A pilot project to introduce school uniforms at a Basel secondary school will be stopped after a six-month trial period because the clothes proved too unpopular.This content was published on February 19, 2007 - 14:35
Students will now revert to their usual gear, but another attempt at uniforms will be made during the next school year with younger pupils, using a simpler set of clothing.
The experiment, which was keenly watched across Switzerland, where students do not usually wear uniforms, was aimed at measuring how the clothing affected pupils' performances, identities and spending habits.
But the clothes were apparently not classic enough for their taste.
Two classes of 14- to 15-year-olds at the state-run Leonhard school in Basel took part in the experiment, wearing a mix-and-match uniform drawn from a 14-piece collection of different items.
The collection was chosen by a jury, which included pupils. Drawn up by local designer Tanja Klein, it includes trainers, three-quarter length cargo pants, hooded tops and beanie hats and was supposed to be suited to teenagers.
However, it was somewhat different from what most people – especially in other countries – consider to be a school uniform: dark trousers or a skirt, a white shirt, a tie and a blazer for example.
The students were not against wearing a uniform as such – they just found that it was not classic enough, according to the school's director, Christian Griss.
Pupils felt the smart-casual outfit did not suit their style, and would have rather gone with something more traditional, along the lines of school clothing worn in Britain, he added.
Alexander Grob of Basel University's psychology institute, who is conducting an external evaluation of the project, says this is not surprising.
"I think they like to show they belong to the same group," he told swissinfo. "If they wear the same sweater or the same trousers for example, they are identifiable for their friends and it says they come from the same school."
However Griss said he was not sure that classic clothing would be more successful. "I don't see these youngsters running around in a blazer," he told the NZZ am Sonntag newspaper.
The pilot project was aimed at finding out what students were prepared to wear, but the school director says that while the style question has now been debated, no decision has been reached on whether uniforms were a good or bad idea.
There is no tradition of school uniforms in Switzerland. Various cantonal parliaments have spoken out against the idea, rejecting it on the grounds that it either did not suit the cultural environment or would hinder a child's personal development.

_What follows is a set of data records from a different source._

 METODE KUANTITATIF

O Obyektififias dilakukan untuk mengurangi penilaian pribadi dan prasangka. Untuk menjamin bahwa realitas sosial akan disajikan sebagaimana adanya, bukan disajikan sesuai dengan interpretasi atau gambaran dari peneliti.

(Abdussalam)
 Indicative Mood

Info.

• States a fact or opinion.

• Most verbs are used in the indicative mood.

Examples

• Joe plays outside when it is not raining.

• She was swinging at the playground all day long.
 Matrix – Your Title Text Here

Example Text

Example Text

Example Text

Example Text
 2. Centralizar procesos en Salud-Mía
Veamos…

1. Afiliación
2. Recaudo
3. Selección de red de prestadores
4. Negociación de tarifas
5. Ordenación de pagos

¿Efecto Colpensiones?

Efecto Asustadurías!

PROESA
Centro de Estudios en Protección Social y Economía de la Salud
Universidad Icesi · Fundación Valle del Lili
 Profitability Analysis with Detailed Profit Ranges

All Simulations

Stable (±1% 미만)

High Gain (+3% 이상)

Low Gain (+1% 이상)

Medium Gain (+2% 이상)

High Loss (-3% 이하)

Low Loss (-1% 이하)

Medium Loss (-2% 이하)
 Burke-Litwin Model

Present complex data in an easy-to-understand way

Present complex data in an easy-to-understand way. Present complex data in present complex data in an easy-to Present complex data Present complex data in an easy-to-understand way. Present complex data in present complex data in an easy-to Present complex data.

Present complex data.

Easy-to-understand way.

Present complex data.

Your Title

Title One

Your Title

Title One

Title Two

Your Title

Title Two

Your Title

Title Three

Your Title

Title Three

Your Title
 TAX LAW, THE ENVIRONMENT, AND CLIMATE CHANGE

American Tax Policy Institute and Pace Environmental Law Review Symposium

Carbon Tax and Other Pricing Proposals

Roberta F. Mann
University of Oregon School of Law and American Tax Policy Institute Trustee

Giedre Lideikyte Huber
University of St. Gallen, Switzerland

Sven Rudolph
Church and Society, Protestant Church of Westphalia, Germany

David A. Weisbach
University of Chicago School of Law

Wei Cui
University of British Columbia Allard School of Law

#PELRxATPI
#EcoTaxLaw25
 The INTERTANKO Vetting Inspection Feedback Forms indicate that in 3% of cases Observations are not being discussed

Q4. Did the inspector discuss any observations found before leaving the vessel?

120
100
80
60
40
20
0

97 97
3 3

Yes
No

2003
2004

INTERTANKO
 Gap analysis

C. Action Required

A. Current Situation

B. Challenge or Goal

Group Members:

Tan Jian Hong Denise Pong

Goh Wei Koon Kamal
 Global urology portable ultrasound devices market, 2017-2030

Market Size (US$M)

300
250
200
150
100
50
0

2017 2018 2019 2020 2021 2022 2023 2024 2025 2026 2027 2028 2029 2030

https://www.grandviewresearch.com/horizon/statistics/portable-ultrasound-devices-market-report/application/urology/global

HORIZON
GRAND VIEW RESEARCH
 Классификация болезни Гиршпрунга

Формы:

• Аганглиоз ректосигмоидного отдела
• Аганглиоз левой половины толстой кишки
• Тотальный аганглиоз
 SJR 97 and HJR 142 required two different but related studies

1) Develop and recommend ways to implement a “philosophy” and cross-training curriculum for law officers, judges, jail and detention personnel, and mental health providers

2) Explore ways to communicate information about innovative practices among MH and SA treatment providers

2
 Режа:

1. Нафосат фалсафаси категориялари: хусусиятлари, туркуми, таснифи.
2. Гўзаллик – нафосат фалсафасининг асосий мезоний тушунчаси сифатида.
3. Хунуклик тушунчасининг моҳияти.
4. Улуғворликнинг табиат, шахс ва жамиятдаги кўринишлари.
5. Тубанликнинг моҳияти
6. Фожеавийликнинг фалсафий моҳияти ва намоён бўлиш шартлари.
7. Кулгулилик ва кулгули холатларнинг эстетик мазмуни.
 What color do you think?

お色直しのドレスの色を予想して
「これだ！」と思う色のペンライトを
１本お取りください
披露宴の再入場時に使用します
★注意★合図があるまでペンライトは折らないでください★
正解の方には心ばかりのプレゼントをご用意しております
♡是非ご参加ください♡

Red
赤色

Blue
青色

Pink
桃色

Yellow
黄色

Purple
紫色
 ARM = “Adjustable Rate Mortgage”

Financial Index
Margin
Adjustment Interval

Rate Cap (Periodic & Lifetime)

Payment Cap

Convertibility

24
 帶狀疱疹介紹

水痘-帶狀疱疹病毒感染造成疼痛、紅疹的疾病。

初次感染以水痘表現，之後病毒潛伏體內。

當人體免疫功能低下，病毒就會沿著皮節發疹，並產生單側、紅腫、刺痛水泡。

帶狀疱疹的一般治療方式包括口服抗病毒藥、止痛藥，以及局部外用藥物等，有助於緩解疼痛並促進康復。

One of the reasons school uniforms have been proposed is that it would allow students to break away from peer pressure and the need to purchase branded clothing.
The uniform in the pilot project costs around SFr730 ($592), but parents only paid SFr100, with the rest covered by sponsorship, including that of the Swiss Textile Association.
But it is estimated that purchasing a uniform would usually work out 30 per cent cheaper than buying the same amount of clothes.
The Leonhard school management still wants to press on with the uniform project, although this time with a younger group and fewer clothes to choose from. For Grob, the plan is more likely to meet with complete acceptance.
"The sooner you introduce a uniform the more accepted it is by the pupils," he said.
The jury still out on whether school-sanctioned clothes help improve students' marks. This will take more time, according to Grob.
"We have indications from other projects that performances increase," he told swissinfo. "But it takes at least one to two years for an effect to be noticeable."
swissinfo, Scott Capper
More and more young people are caught up in the consumption of status items such as clothes, mobile phones and electronic equipment.
Experts estimate that Swiss children and young people have a total of at least SFr600 million pocket money at their disposal per year.
In a survey of 1,000 young people, 760 of them said they would be prepared to get into debt.
As a general rule, school children in Switzerland do not wear uniforms.
Only some private schools, with students from abroad, impose student attire.
School uniforms dominate in Britain, Ireland and Cyprus.
In the United States school uniforms are fairly common at private schools, but not state schools.
Outside Europe they are the norm in Australia, New Zealand, South Africa, Japan and many former British colonies.